Point estimation is a technique to predict population parameters based on available sample data and can be used to relate the mass based concentration to a toxicity based metric. Point estimates in toxicology are frequently response endpoints on a dose response curve. These point estimates predict at what concentration one would expect to see a given biological endpoint like 50% mortality (LC50).

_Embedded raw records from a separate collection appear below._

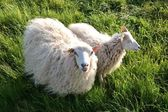 Sheep in green grass — Stock Photo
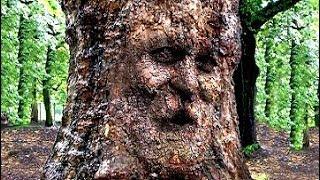 50 Самых Необычных Деревьев в Истории Мира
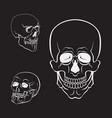 skull set white skulls collection vector image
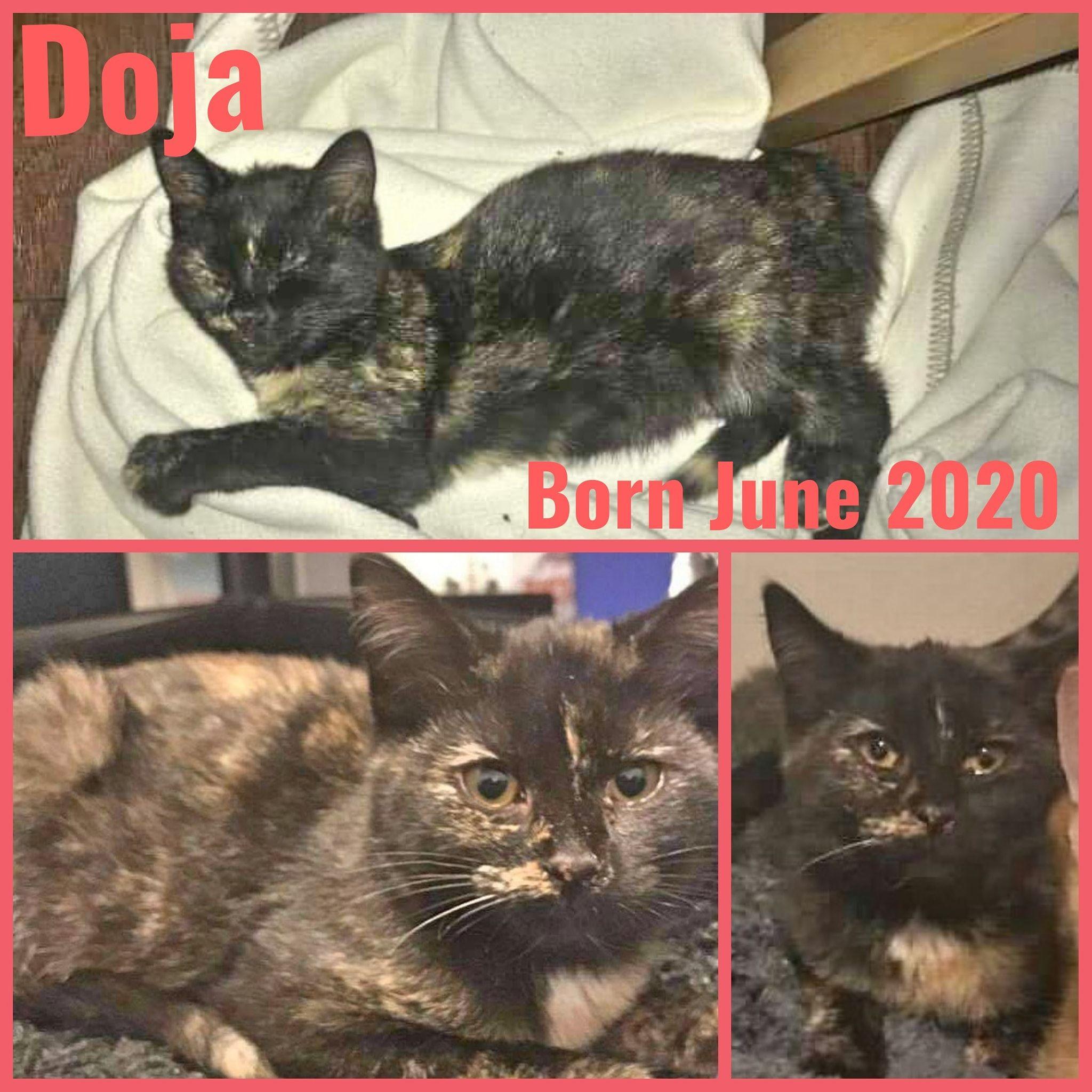 Doja-Female-Born in June 2020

Any toxicological endpoint (growth inhibition, reproduction, behavior etc.) can be used as the toxicity metric to convert from mass based concentration to toxic units.

Point estimates are generated by fitting a nonlinear regression model to toxicity data and using that model to predict the concentration of chemical required to elicit a known response of the biological endpoint.

=== Equation and calculations ===
One Toxic unit can be defined by the researcher as the concentration of a given chemical required to cause a given toxicological endpoint (LC50, EC50, IC50).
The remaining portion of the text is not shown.